Resolving the question surrounding technology, governance and trademark will, unfortunately take some time. We are quite confident, however, that adequate will and the basis for agreement can be mustered to complete the transition to a robust, stable, competitive, global, and private-sector driven system over the course of the next year.
First of all, we believe the U.S. Government must act promptly to assure the Internet community that it will preserve the stability and integrity of the Internet during a transition period. We believe that IANA should be funded during the transition period. We also believe that the government should, if necessary, utilize the NSI "ramp down" option in the cooperative agreement, providing the option to rely on the current system through fiscal year 1998. Finally, we also believe that the government should, if necessary and in accordance with the provisions of the cooperative agreement, receive a copy and documentation of any and all software and data generated by NSI under the cooperative agreement in such form and sufficient detail as to permit shared registration in the .com space.

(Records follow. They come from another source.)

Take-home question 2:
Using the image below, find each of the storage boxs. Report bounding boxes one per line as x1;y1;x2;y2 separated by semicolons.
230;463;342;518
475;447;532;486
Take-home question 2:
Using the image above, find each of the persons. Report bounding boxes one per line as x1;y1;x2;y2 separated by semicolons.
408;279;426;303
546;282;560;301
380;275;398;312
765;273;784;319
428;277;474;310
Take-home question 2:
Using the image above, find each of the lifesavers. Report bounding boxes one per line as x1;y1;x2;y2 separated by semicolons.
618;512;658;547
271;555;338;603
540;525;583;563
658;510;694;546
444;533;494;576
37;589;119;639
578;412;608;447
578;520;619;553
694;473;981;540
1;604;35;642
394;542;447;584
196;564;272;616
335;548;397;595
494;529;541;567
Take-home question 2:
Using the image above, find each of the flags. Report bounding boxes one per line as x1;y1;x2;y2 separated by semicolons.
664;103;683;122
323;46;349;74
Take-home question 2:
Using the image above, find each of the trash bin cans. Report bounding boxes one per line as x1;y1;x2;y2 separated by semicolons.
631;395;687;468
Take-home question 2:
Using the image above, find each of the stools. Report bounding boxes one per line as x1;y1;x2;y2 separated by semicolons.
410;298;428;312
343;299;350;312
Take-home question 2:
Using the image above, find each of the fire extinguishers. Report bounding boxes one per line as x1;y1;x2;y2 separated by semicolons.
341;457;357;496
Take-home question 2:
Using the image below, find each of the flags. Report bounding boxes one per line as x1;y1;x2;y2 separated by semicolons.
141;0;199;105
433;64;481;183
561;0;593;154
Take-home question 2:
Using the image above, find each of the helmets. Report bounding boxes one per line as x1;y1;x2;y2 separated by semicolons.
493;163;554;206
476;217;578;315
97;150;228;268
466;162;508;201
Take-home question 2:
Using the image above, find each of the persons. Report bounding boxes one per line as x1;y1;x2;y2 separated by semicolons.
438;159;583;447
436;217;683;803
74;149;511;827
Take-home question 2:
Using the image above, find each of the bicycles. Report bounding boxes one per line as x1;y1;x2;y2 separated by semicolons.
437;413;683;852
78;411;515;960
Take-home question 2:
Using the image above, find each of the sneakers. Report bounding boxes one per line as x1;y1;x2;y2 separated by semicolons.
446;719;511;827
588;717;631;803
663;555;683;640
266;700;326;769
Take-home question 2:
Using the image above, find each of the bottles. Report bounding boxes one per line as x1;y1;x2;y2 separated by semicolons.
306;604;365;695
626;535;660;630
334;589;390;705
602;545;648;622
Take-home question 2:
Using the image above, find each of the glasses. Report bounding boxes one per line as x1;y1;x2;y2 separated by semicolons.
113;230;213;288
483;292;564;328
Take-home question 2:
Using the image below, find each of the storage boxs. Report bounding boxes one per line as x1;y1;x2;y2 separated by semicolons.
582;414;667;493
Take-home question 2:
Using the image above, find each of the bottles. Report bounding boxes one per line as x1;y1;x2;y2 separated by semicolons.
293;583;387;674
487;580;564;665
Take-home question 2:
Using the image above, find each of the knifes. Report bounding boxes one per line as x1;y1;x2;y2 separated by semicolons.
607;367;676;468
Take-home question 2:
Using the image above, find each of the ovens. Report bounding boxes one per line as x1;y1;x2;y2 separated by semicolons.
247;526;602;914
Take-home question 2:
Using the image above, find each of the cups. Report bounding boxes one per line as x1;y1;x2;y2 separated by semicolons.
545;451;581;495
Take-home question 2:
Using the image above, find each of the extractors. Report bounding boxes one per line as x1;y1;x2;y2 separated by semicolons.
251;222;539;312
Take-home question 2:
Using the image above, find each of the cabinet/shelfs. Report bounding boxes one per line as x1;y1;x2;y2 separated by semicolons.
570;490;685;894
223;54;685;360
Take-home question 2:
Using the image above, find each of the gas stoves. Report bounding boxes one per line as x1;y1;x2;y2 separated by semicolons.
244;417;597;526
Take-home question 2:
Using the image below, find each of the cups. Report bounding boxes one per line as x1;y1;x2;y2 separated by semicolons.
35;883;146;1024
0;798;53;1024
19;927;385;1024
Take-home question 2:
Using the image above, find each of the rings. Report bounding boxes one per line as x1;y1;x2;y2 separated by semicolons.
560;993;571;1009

Second, the interagency working group must complete and make available a detailed analysis of comments submitted in response to the Department of Commerce request for comments. Based on this analysis, we would expect to issue policy recommendations with respect to each of the questions
Although I do not want to pre-judge the final recommendations, I believe that they are likely to contain the following elements:
The memorandum of understanding proposed by the Ad Hoc Committee should be amended, or another vehicle should be created, to reflect the concerns about governance, dispute resolution, and trademark voiced in the comments received by the Department of Commerce.
Although I have outlined a transition roadmap in very broad terms, the Administration does not underestimate either the importance or the complexity of this task. I look forward to working with all interested parties, including the Congress, throughout this important transition period.
I would be happy to answer any questions that the Members may have at this time.
The Government should support private sector development, testing, and deployment, based on the procedures set forth in the Ad Hoc Committee's memorandum of understanding and the Council of Registrars Memorandum of Understanding or another vehicle, of technology needed to administer shared top level domains.
The United States should work with the global Internet community to establish an independent, self-sufficient policy oversight body with sufficient authority, global credibility, as well as a structure and process that will minimize the risk of anticompetitive conduct to carry out the core aspects of Internet governance that must be undertaken on a centralized basis.